Enterprise spam filters 101

It's amazing how enterprise spam filters work: An email is checked for legitimacy many times before it arrives at its destination. The mail server checks that you're allowed to send it via its service and probably also checks whether it is part of a suspiciously large number of emails, which may indicate that you're spamming. The receiving mail server will check a variety of properties before it allows the message to enter the recipient's mailbox; is the sender's email or IP address on a blacklist and are the subject and content indicative of spam?

Mail filters block emails based on matching keywords and expressions as well as statistical analysis, such as the naive Bayes classifier, to calculate whether an email is spam. Bayesian spam filtering can even be trained on a per-user basis, learning what a user's typical emails contain. Image filtering is used to detect skin tones and specific body shapes (normally associated with pornographic images). Gmail also performs optical character recognition on mid- to large-sized images. When an email is downloaded by your email client, this too checks it to see if it matches any of the client's filters that are both automatically and manually configured. Yet despite all these filters, we all still receive varying amounts of spam.

Spammers use various techniques to avoid these filters. They reduce the effectiveness of Bayesian spam filtering by including large amounts of legitimate text to decrease the email's spam score, which is the number most spam analysis programs give each message based on its spam-like characteristics. Text can also be replaced by images or drawn using rows of Xs. Although blacklists are of some help, they require a lot of time to maintain, as spammers use hundreds of thousands of compromised machines to send their spam, meaning the list is always playing catch-up. Whitelists, on the other hand, tend to be too restrictive, often blocking genuine inquiries or emails from new contacts.

Despite numerous laws and regulations restricting or outlawing spam, it still remains economically viable for spammers as they have no real costs, illegally using the resources of ISPs for free. While spam remains profitable, the industry will continue to spawn ingenious methods for getting through the filters and checks aimed to stop them.

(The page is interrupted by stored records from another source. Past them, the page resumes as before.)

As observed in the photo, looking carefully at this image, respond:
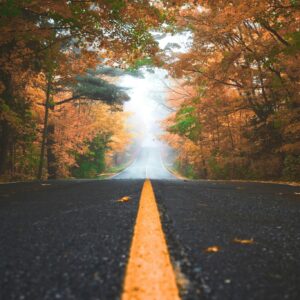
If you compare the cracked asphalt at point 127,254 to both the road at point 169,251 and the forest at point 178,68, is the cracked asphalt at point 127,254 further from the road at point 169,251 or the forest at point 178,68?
the forest at point 178,68

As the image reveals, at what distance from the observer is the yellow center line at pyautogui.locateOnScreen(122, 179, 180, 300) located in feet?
3.67

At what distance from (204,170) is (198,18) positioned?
16.2 m

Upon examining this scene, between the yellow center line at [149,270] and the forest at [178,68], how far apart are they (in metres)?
6.37

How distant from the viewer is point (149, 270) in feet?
4.36

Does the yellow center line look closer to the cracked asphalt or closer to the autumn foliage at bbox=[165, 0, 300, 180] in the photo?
the cracked asphalt

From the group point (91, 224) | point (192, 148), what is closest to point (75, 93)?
point (192, 148)

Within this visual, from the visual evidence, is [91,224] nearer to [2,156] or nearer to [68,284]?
[68,284]

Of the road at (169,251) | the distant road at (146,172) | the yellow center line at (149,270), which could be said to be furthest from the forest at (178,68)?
the distant road at (146,172)

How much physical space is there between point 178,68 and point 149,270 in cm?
1374

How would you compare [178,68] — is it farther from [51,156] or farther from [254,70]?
[51,156]

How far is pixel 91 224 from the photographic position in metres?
2.41

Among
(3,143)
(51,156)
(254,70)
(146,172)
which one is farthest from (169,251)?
(146,172)

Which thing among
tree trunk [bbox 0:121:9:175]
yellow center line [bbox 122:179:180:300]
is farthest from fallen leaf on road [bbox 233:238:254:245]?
tree trunk [bbox 0:121:9:175]

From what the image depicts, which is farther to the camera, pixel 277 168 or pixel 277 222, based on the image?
pixel 277 168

The role of catching the majority of malicious spam, that is spam associated with malware or fraud of some kind, has fallen to the major ISPs and email service providers, as they have the resources and traffic control to intervene. Spam throttling, whereby the bandwidth and resources assigned to processing possible spam is greatly curtailed, has a direct effect on a spammer's operations. Making it unprofitable is the only solution to reducing the scale of the spam problem. But, prevention can only go so far; one man's spam is another's important message.